La exégesis de la literatura en la academia suele caer en el formalismo y la prensa periodística en datos y el mero anecdotario. Algunas veces la reflexión llega a puntos filosóficos serios. Pero más allá de buscar “la filosofía” de tal o cual novela cual mantra, Pau Luque acierta cuando afirma que sobrepasando “los intereses filosóficos que las novelas pueden despertarnos, lo que es indudable es que todos tenemos una vida moral y por eso sucede el reconocimiento con las historias o fabulitas”. La de este libro, es una teoría para el ser humano que existe en sociedad. Los ejes son claros, pero eso no lo aleja de reflexionar o abrir el paso para pensar cualquier dispositivo narrativo que le haya afectado en la vida al lector en turno.
La categoría que el libro de Pau Luque propone es el arte himenóptero que anida la teoría del arte panal* y panal **. La primera es la narración cuyo motor y miel es la imaginación y en ciertos casos se apoya y completa los espacios con datos reales. El segundo es cuando se parte y estructura con eventos reales y lo que sabemos de facto no alcanza para encadenar el relato, se usa la imaginación para rellenar.
Al inicio del libro afirma, según una plática con un físico que tuvo, que el cosmos se formó tras un espasmo, una contingencia, que hizo que Luque y todo lo que existe esté en su lugar y no en otro. Por ejemplo, que él en lugar de vivir en México y España viviera en Vilafranca del Penedes o ustedes y yo, en lugar de leer español leyéramos esta reseña en checo y en otro espacio distinto. Esa teoría del espasmo del universo dice que no es que ese otro escenario no existe, sino que es posible que exista. Lo que hay entre uno y otro espacio, ese intersticio es la miel del espasmo, la rebaba que diferencia esta vida como la conocemos y otra distinta si el espasmo hubiera arrojado hechos distintos. Es entre uno y otro un espacio invisible del que se nutre la imaginación y el arte.
Los artistas himenópteros median y cuidan esos campos mientras empujan la imaginación hacia todos esos yoes y mundos posibles que no aparecen como actuales. Murdoch, según Luque, no imitaría en la estructura de su novela una vida, sino al mismo movimiento del espasmo. Por eso en El mar, el mar no hay mucha justificación en algunos eventos y tampoco importaría tanto siendo que la imaginación es lo que estructura y mueve.

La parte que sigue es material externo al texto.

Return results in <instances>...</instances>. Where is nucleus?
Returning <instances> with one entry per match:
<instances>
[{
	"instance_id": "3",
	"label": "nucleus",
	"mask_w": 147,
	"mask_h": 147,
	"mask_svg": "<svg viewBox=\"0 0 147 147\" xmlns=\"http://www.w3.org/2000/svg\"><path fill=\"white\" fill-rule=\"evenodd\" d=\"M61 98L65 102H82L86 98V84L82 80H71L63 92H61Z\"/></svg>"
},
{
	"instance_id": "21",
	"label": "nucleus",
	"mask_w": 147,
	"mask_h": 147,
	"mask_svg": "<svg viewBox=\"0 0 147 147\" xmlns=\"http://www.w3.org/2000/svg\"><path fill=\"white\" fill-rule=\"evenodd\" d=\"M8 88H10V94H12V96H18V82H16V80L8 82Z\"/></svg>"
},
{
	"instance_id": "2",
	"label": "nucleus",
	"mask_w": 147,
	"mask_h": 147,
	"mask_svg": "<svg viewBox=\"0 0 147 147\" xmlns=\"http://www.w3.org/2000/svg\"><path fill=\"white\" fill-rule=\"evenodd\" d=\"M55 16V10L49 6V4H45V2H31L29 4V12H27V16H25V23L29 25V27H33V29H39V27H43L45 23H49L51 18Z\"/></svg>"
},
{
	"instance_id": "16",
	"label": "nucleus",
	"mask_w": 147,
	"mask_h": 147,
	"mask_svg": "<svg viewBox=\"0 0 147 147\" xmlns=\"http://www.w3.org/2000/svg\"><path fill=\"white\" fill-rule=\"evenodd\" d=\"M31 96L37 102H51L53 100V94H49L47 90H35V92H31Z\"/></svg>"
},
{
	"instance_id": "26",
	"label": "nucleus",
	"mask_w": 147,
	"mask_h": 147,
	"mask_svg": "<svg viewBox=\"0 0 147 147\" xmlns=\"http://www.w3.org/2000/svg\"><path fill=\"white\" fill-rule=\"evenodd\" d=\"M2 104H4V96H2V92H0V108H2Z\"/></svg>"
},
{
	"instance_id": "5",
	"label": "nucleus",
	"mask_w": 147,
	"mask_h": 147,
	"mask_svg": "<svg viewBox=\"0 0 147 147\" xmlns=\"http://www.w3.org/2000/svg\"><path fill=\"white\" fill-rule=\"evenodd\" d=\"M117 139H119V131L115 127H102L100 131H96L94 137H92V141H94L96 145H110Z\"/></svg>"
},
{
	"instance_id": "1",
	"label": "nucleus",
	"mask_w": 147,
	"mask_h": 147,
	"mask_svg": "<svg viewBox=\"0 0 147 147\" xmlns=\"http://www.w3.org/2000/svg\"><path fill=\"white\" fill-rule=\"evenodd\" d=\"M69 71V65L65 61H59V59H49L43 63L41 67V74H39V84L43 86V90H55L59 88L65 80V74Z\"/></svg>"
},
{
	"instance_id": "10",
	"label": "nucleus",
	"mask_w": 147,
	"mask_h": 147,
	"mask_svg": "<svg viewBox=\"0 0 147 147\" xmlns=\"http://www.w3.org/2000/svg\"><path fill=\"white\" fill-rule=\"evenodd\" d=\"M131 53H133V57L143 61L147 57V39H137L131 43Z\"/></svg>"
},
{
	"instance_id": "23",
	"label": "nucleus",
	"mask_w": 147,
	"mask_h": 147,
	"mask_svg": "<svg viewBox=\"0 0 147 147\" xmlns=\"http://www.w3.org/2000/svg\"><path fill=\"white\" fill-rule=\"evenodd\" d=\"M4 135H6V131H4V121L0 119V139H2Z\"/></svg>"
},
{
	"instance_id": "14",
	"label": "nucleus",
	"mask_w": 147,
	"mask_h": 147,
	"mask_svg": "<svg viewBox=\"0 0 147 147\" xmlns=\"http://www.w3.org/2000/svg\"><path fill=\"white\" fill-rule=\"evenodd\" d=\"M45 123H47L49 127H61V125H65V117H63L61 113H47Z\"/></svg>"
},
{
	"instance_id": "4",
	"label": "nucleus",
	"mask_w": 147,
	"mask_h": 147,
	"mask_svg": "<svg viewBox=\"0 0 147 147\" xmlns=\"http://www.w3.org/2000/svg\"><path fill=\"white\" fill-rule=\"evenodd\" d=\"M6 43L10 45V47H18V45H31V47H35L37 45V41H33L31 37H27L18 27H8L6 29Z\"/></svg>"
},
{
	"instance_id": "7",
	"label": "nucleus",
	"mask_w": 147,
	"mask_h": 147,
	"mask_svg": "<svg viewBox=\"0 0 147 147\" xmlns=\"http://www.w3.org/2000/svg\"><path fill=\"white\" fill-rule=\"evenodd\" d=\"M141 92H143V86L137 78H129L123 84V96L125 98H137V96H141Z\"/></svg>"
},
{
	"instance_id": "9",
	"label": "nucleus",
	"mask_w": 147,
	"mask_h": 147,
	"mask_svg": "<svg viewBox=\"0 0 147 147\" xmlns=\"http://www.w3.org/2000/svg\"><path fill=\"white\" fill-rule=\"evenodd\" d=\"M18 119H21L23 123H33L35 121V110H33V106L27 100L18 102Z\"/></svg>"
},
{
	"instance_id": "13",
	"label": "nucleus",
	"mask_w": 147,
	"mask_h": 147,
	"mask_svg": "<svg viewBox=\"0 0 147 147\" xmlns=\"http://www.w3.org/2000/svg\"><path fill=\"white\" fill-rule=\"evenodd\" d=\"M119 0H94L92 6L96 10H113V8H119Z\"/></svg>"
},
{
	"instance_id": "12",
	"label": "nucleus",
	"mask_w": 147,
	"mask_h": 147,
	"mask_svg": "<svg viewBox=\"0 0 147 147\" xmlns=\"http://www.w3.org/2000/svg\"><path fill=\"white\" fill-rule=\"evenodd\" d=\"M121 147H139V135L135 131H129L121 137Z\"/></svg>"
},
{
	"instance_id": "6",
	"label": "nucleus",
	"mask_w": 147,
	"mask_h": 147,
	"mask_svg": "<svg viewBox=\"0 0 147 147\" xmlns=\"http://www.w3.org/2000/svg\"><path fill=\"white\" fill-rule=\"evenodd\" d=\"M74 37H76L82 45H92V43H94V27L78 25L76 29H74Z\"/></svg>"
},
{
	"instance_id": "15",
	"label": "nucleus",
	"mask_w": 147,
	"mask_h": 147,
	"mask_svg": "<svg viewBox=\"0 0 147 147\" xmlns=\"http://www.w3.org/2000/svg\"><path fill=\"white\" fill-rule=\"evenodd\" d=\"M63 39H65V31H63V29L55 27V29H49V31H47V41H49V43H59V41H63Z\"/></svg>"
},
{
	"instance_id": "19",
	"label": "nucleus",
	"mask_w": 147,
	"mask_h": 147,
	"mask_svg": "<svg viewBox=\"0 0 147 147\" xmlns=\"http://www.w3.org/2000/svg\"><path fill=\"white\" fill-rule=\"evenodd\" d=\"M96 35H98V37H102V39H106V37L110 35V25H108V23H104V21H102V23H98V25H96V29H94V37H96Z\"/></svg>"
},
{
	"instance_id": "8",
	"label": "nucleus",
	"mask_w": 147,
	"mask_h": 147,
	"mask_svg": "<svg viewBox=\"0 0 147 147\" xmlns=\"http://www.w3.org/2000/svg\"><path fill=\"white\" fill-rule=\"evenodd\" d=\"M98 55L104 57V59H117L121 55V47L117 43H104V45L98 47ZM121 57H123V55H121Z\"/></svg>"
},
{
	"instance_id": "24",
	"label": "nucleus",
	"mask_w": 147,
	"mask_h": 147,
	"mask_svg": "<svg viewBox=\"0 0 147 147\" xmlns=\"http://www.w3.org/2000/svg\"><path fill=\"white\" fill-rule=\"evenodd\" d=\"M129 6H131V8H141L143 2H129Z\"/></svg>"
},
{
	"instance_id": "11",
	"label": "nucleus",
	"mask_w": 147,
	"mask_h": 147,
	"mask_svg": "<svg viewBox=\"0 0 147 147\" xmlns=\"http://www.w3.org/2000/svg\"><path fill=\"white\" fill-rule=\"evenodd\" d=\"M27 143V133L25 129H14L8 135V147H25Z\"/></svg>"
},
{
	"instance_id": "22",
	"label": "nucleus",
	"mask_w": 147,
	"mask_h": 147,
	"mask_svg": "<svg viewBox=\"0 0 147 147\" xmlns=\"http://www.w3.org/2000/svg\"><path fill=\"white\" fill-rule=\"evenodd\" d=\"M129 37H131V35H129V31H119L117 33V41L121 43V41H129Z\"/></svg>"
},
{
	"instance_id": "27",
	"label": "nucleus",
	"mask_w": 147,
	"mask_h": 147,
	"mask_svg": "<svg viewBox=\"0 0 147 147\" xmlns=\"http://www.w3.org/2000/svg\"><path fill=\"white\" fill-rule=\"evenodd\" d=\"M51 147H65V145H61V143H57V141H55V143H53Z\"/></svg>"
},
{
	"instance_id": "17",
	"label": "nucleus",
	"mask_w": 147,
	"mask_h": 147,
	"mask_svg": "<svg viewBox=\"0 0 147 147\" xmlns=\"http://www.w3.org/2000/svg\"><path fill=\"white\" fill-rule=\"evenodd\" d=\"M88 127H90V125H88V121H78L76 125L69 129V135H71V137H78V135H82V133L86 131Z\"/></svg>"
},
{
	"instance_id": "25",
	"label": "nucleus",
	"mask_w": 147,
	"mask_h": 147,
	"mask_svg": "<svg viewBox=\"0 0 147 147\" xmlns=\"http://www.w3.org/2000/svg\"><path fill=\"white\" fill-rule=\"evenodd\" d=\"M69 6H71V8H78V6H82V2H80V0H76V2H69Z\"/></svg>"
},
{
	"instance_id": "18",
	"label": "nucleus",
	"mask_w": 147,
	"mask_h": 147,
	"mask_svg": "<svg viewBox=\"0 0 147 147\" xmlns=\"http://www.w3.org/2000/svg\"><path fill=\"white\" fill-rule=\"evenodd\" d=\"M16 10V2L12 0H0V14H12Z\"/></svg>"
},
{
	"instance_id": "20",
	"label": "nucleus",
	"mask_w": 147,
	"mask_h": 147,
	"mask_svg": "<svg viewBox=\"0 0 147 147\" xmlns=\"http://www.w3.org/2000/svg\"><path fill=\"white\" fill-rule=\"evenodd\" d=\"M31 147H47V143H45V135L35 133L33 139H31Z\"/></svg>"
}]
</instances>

Es una concatenación de escenarios artificiales cuyo hilo es la mera imaginación. En muchos sentidos sería arte autónomo: el arte por el arte. Pero por su trama uno siente la necesidad de enjuiciar moralmente a sus personajes.
Esa idea, la del arte himenóptero es una buena herramienta para navegar en la cultura contemporánea. Permite ver de otra forma los fundamentos y posicionamientos de los autores frente a la obra y la realidad. Pienso que ahí radica la importancia de una obra de arte, una novela, un tratado filosófico o una canción: en cambiar y expandir la mirada de quien se adentró ahí. Al principio, cuando enumeré los vicios del statu quo respecto a la moral yo me incluía. No sé en realidad si se lea sobre moral –yo no lo hago –pero después del libro de Pau Luque mi mirada y consciencia respecto a mi vida moral y su relación con la cultura cambió. También me veo tentado a releer lolita y buscar a Iris Murdoch. A Cave lo he escuchado diario desde entonces.
El libro genera nuevos intereses y hacer ver distinto. Impulsa a generar un juicio razonado y complejo en pro de esa golosina que es la miel del espasmo del universo. Velado, pero a través de todas sus páginas y con un último y feroz alegato, es un manifiesto a la formación política que incluya la complejidad y las virtudes imperfectas de la imaginación para un tiempo en que el arte político complejice y no adoctrine y las fábulas no produzcan empatía ni reconocimiento sino potenciales conocimientos políticos de la otredad.